───── 데이터 항목 ─────

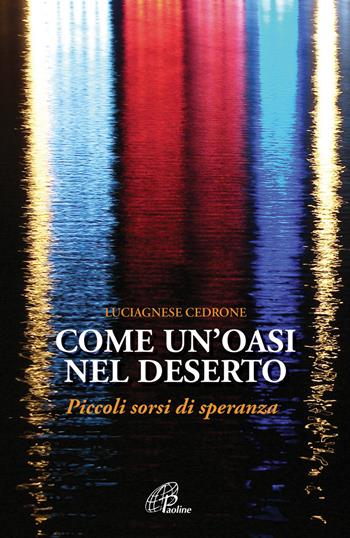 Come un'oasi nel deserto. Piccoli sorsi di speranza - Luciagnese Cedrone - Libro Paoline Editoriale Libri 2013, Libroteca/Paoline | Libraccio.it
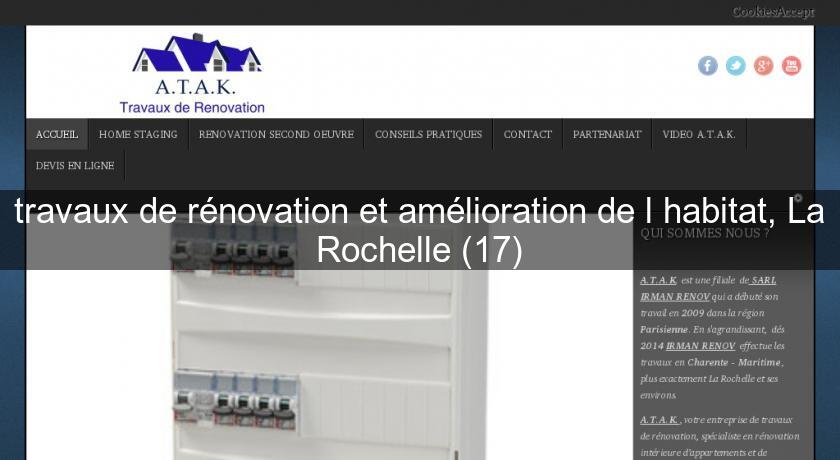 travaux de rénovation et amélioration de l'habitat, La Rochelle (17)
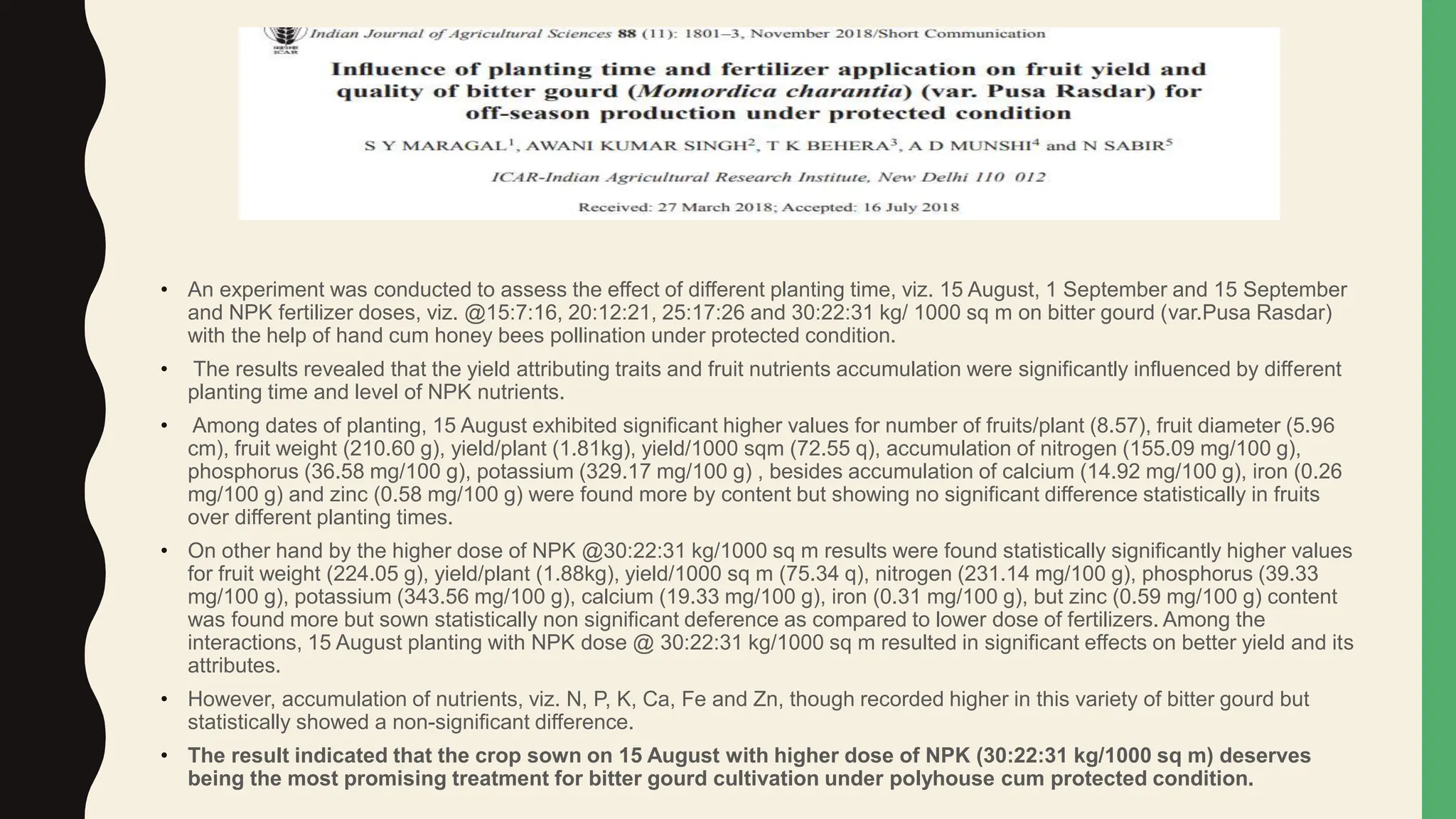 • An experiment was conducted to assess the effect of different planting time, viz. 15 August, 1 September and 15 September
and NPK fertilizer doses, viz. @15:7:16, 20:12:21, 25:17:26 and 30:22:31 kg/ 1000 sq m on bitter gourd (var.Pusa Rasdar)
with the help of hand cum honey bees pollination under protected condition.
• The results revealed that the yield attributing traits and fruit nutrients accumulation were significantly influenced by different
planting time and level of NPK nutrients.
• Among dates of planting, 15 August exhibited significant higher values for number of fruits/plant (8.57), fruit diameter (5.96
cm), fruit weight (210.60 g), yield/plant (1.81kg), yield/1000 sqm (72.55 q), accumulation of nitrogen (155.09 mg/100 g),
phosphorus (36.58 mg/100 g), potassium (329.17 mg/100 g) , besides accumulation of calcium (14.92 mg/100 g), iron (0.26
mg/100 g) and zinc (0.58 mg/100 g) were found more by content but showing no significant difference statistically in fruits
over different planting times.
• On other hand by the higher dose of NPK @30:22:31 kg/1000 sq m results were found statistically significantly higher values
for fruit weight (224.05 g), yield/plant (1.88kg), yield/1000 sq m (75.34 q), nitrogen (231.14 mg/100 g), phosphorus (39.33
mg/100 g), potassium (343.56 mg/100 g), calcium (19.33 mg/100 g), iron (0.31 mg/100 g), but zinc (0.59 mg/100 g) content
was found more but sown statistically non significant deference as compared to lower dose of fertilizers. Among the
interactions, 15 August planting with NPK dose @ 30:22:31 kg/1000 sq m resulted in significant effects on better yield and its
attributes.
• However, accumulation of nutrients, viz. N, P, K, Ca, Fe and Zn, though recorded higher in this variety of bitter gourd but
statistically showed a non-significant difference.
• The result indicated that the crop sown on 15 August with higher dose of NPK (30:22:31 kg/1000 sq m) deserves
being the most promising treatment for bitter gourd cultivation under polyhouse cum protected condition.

─────

§ 과제 내용
항목의 맨 처음부터 "travaux de rénovation"가 들어 있는 줄까지를 양 끝 줄을 포함해 그대로 다시 적으세요. 그림은 빼고 글만 옮기세요.

§ 과제 답변
 Come un'oasi nel deserto. Piccoli sorsi di speranza - Luciagnese Cedrone - Libro Paoline Editoriale Libri 2013, Libroteca/Paoline | Libraccio.it
 travaux de rénovation et amélioration de l'habitat, La Rochelle (17)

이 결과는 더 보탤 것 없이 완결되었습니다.